Machine learning with Python: A guide to getting started
"Machine learning” has an almost cinematic quality to it, doesn’t it? It evokes the work Isaac Asimov and Arthur C. Clarke.
Science fiction has often been the predecessor to true scientific advancement, and in regards to artificial intelligence this is definitely the case, though not in the ways that authors and filmmakers have predicted. At least so far.
Machine learning is very real, and not as impenetrable as you might think. If you’ve used a search engine, tagged a friend in a Facebook photo, or noticed a lack of spam in your email inbox, then you’ve used technology that utilizes machine learning.

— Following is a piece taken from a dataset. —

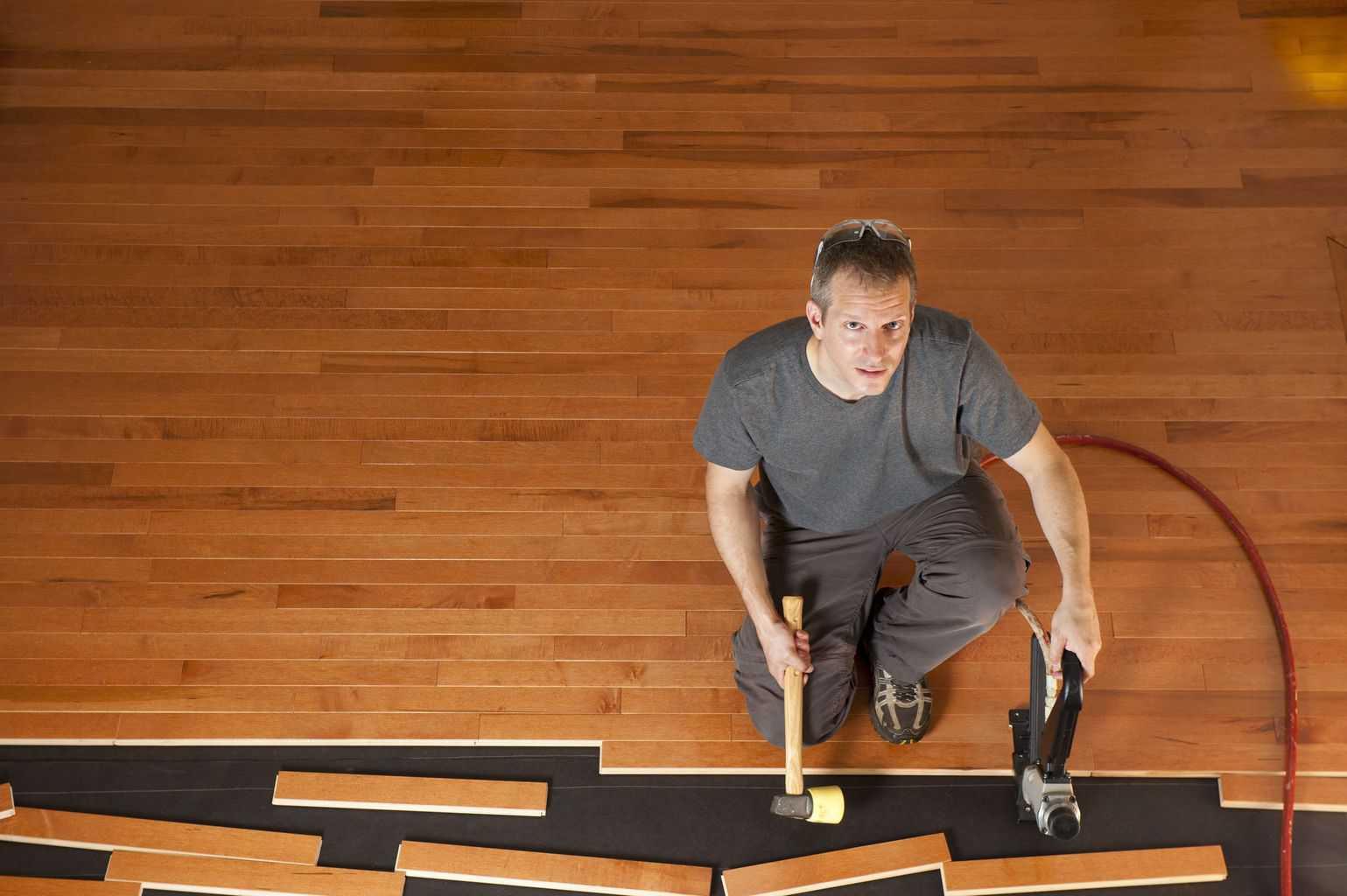 engineered hardwood vs laminate flooring theflooringlady it s more difficult to install than laminate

The field is growing everyday, and nearly any industry can utilize it. If you’re interested in machine learning, you are far from alone.
Machine learning: A quick overview
In Understanding Machine Learning: From Theory to Algorithms, Shai Shalev-Shwartz and Shai Ben-David define it as “the automated detection of meaningful patterns in data.”
In other words, machine learning is a way for a computer program to comprehend data independently of a programmer. Over time, it improves its ability to understand information, creating more accurate predictive models.
If this sounds like artificial intelligence, that’s because it is, of a sort. The ability to learn based on past experiences is the very definition of intelligence. The difference is that machine learning is far more specialized than AI.
"...machine learning is not trying to build automated imitation of intelligent behavior, but rather to use the strengths and special abilities of computers to complement human intelligence, often performing tasks that fall way beyond human capabilities. "
A machine learning program can be thought of as a specialized subset of artificial intelligence, one that can a limited number of tasks extremely well.
Implementing machine learning
One advantage of this field is that there is no restriction on programming language when it comes to implementation.
Because machine learning is typically used to process large volumes of data, you may want to choose a powerful low-level language. However, if you’re only just beginning to explore this field, it might be better to start with Python.
Python is beginner-friendly, and can do the same thing that other coding languages can, but in fewer lines of code.
If you are interested in exploring machine learning with Python, this article will serve as your guide. This is not a tutorial in using machine learning, but an introduction to the field, and a quick overview of resources one might use to get started as programming machine learning using Python.
Machine learning with Python
Python is one of the most popular coding languages in use today, and is especially popular with web developers.
It is probably the most prolific object-oriented program language out there, and was coded so that a person of any skill can understand it. It is also known, somewhat unfairly, as the “beginner’s” language because of its easy syntax.
While it is true that Python is accessible to first-time coders, its simplicity can be a strength; a small development team can accomplish tasks more quickly and in fewer lines of code than with lower-level languages. However, the trade off for this ease-of-use is speed, where it lags behind many of its competitors.
Is Python a good language for machine learning? The pros and cons.
The answer is more complicated than a simple yes or no.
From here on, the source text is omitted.